Please continue the passage below about Holloway, the actor raised in Oakland, picking up right after its final sentence. The lines that come after the passage are not part of it.
** Opening Passage shown block **
It’s about making connections, meeting people, always remembering peoples’ names and knowing that a production assistant might be a producer or director one day.

“My role is very much Oakland, with so much Bay Area slang and colloquialisms that my scenes were going to be subtitled at first because if you aren’t from the Bay you may not understand what I’m saying,” he said.

Holloway is thrilled to have landed a role in a film that is set in Oakland and discusses important and complex social issues.

“It means so much and it is so gratifying because even though I moved to Los Angeles to pursue my career, the film role, and one that might help my career the most, is in and about Oakland,” he said. “This is a unique and memorable film – one that people will talk about for a long time. It’s not supposed to answer questions, it’s supposed to start a conversation.”

Born and raised in Oakland, Holloway attended Grass Valley Elementary School and Montera Middle School before enrolling at O’Dowd along with his twin sister, Lauryn. The twins continued the family tradition as their mom Carol Goldsby Holloway ’79, aunt Ronda Goldsby ’80 and uncle Rodney Goldsby ’80 all attended O’Dowd.
** Closing Passage shown block **
** Opening Data block **
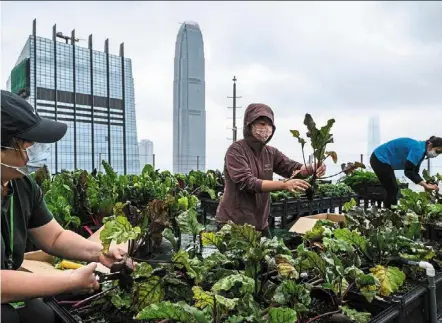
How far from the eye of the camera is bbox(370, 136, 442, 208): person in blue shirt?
3584 mm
** Closing Data block **
_Answer box_.
At O’Dowd, Holloway excelled in basketball and was a recruited walk-on at San Jose State University where he eventually earned an athletic scholarship and graduated in business marketing. During his last semester at SJSU he sought opportunities to continue playing basketball overseas, and subsequently played for teams in Chile, Ecuador and Mexico.

While playing overseas, Holloway struck up a friendship with an American playing for an opposing team and the pair remained in contact when they returned to the states. That connection landed Holloway a chance to audition for a Nike commercial featuring LeBron James. He secured a spot in the commercial, not acting in the tradition sense but playing basketball. “I guarded LeBron face-to-face and I could feel him breathing on my shoulder because I was guarding him so closely,” Holloway said.

That opportunity resulted in Holloway booking several additional national commercials (including a Gatorade commercial in which he was Kevin Durant’s body double) and persuaded him to hang up his own Nikes and go into acting. “I had given myself three years to try to get established and make a livelihood from basketball, but it wasn’t going so well,” he said. “When these commercials came out I was getting residual income for one day of shooting and I thought I would try to transition into acting…which seemed like the natural thing to do given my early success.”

Still, Holloway knew he needed to broaden his skill set. “The basketball commercials were my niche because they didn’t want actors who couldn’t play basketball. So I had an advantage over other people. But I knew I eventually needed to have the acting chops,” he said.

Holloway enrolled in acting class to build up his resume, and produced some short films for his acting reel to show versatility.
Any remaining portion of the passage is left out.